The (Wrong?) Road
The other evening I watched The Road, the post-apocalyptic movie based on a novel by Cormac McCarthy. The plot involves the attempt by a father and son to escape an unnamed catastrophe which has killed off every living thing except people. Survivors have either turned cannibal, or, like the father and son, scavenge for tinned food amongst the wreckage of small town America and the dead forests of the surrounding countryside.
Not a bad film, but portraying such utter dystopia leaves me in two minds. The first thought is that it was a powerful reminder that we rely on the eco-system for all our essentials, one which we often forget as we in the West spend most of our time inside and increasingly on-line. If it goes we go. But this is balanced by the nagging thought that this kind of “it’ll be our DOOM!” type message is misleading and off putting to the general populace. The earth will recover from climate change, but in its own time. The big question is whether society can continue to thrive in warming world.

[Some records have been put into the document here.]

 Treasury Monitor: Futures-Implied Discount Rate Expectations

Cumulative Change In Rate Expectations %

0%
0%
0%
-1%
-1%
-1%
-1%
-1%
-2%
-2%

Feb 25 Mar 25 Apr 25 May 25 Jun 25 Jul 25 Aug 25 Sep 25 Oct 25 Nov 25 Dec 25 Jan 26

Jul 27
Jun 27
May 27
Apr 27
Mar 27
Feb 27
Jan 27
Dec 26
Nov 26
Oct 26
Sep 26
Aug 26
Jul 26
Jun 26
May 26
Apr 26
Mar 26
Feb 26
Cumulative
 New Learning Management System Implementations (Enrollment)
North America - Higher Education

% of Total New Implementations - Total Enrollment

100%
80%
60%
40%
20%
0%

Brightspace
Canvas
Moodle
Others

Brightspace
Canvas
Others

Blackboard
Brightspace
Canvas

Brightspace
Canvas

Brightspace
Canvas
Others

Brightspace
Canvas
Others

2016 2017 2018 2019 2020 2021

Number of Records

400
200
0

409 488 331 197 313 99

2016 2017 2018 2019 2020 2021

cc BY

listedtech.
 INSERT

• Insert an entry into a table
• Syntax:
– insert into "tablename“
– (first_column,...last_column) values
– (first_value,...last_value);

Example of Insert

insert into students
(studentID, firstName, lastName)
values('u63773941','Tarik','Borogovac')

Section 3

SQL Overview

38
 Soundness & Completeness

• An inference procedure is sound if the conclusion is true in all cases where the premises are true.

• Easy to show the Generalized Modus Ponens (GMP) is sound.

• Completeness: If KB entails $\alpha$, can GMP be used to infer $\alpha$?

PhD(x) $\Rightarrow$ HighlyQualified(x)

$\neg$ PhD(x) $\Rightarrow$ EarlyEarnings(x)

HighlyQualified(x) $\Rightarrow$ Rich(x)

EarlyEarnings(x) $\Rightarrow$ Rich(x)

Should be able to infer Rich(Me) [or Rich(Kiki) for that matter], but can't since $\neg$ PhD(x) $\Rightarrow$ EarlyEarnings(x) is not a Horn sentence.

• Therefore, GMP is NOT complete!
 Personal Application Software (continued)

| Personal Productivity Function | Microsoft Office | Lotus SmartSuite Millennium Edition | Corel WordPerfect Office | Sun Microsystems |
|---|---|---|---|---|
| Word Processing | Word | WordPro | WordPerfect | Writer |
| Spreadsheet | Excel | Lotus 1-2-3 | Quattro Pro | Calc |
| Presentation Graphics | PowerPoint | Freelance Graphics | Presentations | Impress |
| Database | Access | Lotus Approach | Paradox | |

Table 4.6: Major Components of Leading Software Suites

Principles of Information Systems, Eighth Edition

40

You can see this problem in the slight repositioning of many of the climate change denial brigade. They seem to have invented something called ‘catastrophic anthropogenic global warming (CAGW)’ which the rest of us apparently believe in. I assume the introduction of the word “catastrophic” is to give them wriggle room as the fundamental science of climate change stands up to the huge scrutiny put on it over the last year. We might have melting glaciers, disrupted weather patterns, floods, droughts and heatwaves – but if the result doesn’t look like The Road then they’ll claim it was all exaggerated (tell that to the people of the flooded Sind province of Pakistan).
It is becoming a cliché, but we really do need a more positive view of sustainability and the low carbon economy. I believe this vision needs to go further than the ‘green jobs’ that politicians fall back on. What about vibrant cities full of pedestrians, cyclists and urban greenery? What about people working from home, cutting crime in their neighbourhoods simply by being there, revitalising the local economy and getting to know their neighbours? What about holidays on high speed rail bringing back the romance of travel? What about being able to park outside your house because no-one needs a second car?
And for business? The same positive vision needs to be applied both inside and outside the business. Companies need to lead on this agenda and develop those products and services that are not just green in themselves, but that go further and help other people cut their emissions and improve their lives. I saw a TV ad for Hitachi at the weekend that showed the difference that their technologies – from high speed trains to data centres – could make to carbon emissions. It was great, positive stuff and no hand wringing or hair shirts in sight. That’s the future I want.